3.Saklı Kalan

12.4K 523 24
                                    

Siyahın hüküm sürdüğü bir dünyada hep beyazın varlığına sığınmıştım .Hep mağlup olduğum bu dünyada  siyahı  daha erken tanımış erken farkına varmıştım . Sığındığım beyazın aslında içinde siyahı da barındırdığını farketmiş ama görmemeyi tercih etmiştim çünkü görürsem kaldıramayacağım kadar gerçek görmüş olacağımı anlamıştım. Bu da benim kaçışımdı belki  de  siyahın olduğu bir dünyada hep beyazın varlığına sığınmak  .

  Sabah bir kez daha alarm sesiyle erkenden uyanıp erkenden hazırlanmıştım .Eskiden beri uykuya düşkün biri olmadığım gibi bu eve geldiğimden beri Melek ' in de varlığıyla daha geç  yatar ve daha erken kalkar olmuştum .Gece onu yatırmadan uyumuyor sabah o uyanmadan uyanıyordum .Kot pantolon üstüne mavi bir tişört giyip saçlarımı sımsıkı toplayıp kahküllerimi düzleştirici ile düzleştirdigimde
işim bitmişti .
Son kez aynada kendime bakıp parmak ucuyla yürüyerek aşağıya indim. Bir ara Melek' e bakmak istesemde babasının yanında olduğunu hatırlayıp vazgeçtim .Melek adına babasının gelmiş olmasına çok sevinsemde  o adamın bu zamana kadar Melek ' in yanında olmaması  o adama olan öfkemi artırıyordu .Melek her çocuk gibi ilk kez "baba " demişti .ilk defa 4 yaşında  babam nerede diye sormuştu .Ona bu durumu açıklamaya çalışmıştık ama daha sonra Ela' nın da tavsiyesiyle bir psikologdan yardım alarak açıklamıştık .Daha küçücük yaşta annesiz kalan miniğim babası yaşadığı halde babasız da kalmıştı .  Melek ' in yaşadıklarını hatırladıkça elimde olmadan daha da öfkeleniyordum.Umarım zaman gerçekten de yaraları sarar ve o günleri unuttururdu miniğime.

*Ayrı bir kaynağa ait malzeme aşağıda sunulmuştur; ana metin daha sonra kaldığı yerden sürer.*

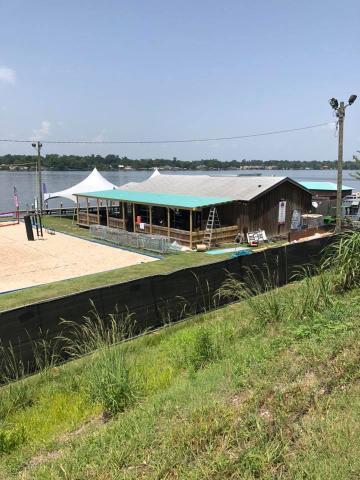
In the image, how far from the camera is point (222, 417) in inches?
153

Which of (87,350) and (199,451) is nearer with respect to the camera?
(199,451)

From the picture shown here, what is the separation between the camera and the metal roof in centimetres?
2612

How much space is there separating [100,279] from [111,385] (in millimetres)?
11903

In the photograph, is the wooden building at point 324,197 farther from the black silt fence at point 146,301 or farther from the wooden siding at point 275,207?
the black silt fence at point 146,301

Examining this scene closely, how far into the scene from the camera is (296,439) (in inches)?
139

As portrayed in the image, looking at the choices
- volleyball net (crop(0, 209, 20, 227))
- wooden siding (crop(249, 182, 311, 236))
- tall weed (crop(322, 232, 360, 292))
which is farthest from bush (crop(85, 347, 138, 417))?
volleyball net (crop(0, 209, 20, 227))

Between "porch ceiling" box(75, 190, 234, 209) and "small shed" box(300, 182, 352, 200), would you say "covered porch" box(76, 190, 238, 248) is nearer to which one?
"porch ceiling" box(75, 190, 234, 209)

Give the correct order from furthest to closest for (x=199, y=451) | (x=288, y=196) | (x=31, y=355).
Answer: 1. (x=288, y=196)
2. (x=31, y=355)
3. (x=199, y=451)

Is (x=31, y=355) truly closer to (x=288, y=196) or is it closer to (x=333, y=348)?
(x=333, y=348)

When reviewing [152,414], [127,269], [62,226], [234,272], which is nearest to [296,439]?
[152,414]

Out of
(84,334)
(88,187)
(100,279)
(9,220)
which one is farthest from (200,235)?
(9,220)

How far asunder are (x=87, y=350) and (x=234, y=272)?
492 centimetres

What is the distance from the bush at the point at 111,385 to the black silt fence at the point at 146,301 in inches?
102

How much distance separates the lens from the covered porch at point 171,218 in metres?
24.2
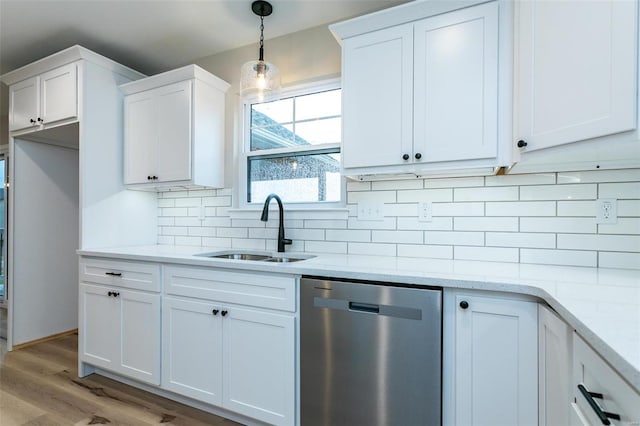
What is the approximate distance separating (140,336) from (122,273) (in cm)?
44

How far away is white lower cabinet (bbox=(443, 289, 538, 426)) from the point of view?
1275mm

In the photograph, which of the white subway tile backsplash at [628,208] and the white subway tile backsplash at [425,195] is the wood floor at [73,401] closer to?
the white subway tile backsplash at [425,195]

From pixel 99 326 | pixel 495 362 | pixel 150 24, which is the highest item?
pixel 150 24

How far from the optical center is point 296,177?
8.34ft

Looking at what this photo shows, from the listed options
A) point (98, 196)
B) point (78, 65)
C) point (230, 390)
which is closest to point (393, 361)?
point (230, 390)

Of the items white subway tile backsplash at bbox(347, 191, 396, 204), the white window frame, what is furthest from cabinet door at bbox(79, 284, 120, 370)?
white subway tile backsplash at bbox(347, 191, 396, 204)

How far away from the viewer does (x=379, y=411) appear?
4.85 feet

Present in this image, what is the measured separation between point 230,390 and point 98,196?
181 cm

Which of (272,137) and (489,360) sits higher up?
(272,137)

Mutlafağa girer girmez gelen poğaça kokusuyla kocaman gülümseyip arkası dönük kahvaltı hazırlayan Ayşe ablaya arkadan sarıldım

" günaydın Ayşe abla"



" günaydın deli kız "

Kahvaltıyı hazırlanmasında yardım etmek istesemde yardım edecek bir şey olmadığını söyledi .

Ayşe abla  yaklaşık 45 yaşlarında evin işlerinde yardımcı olan çok güler yüzlü ve  tatlı bir kadındı .Yeni hayatımda şüphesiz bana en çok yardımcı olanlardan  biriydi  . Yemek konusunda kimsenin eline su bile dökemeyeceği kadar lezzetli yemek yapardı bu yüzden Melek Ayşe abla dışında kimsenin yemeğini beğenmezdi .

O sessizce domates ve salatalıkları doğrarken aklıma gelen soruyu sorup sormamak arasında gidip gelirken ilk kez merakıma yenik düşüp sormuştum .
"Ayşe abla sana bir şey sorucağım "

" Sor kızım "biran vazgeçsemde merak duygusuna yenik düştüm bir kez daha
" Hani Melek' in babası geldi ya dün o nasıl biri " dedim sonunda sorabildiğim  soruyla derin bir nefes aldım .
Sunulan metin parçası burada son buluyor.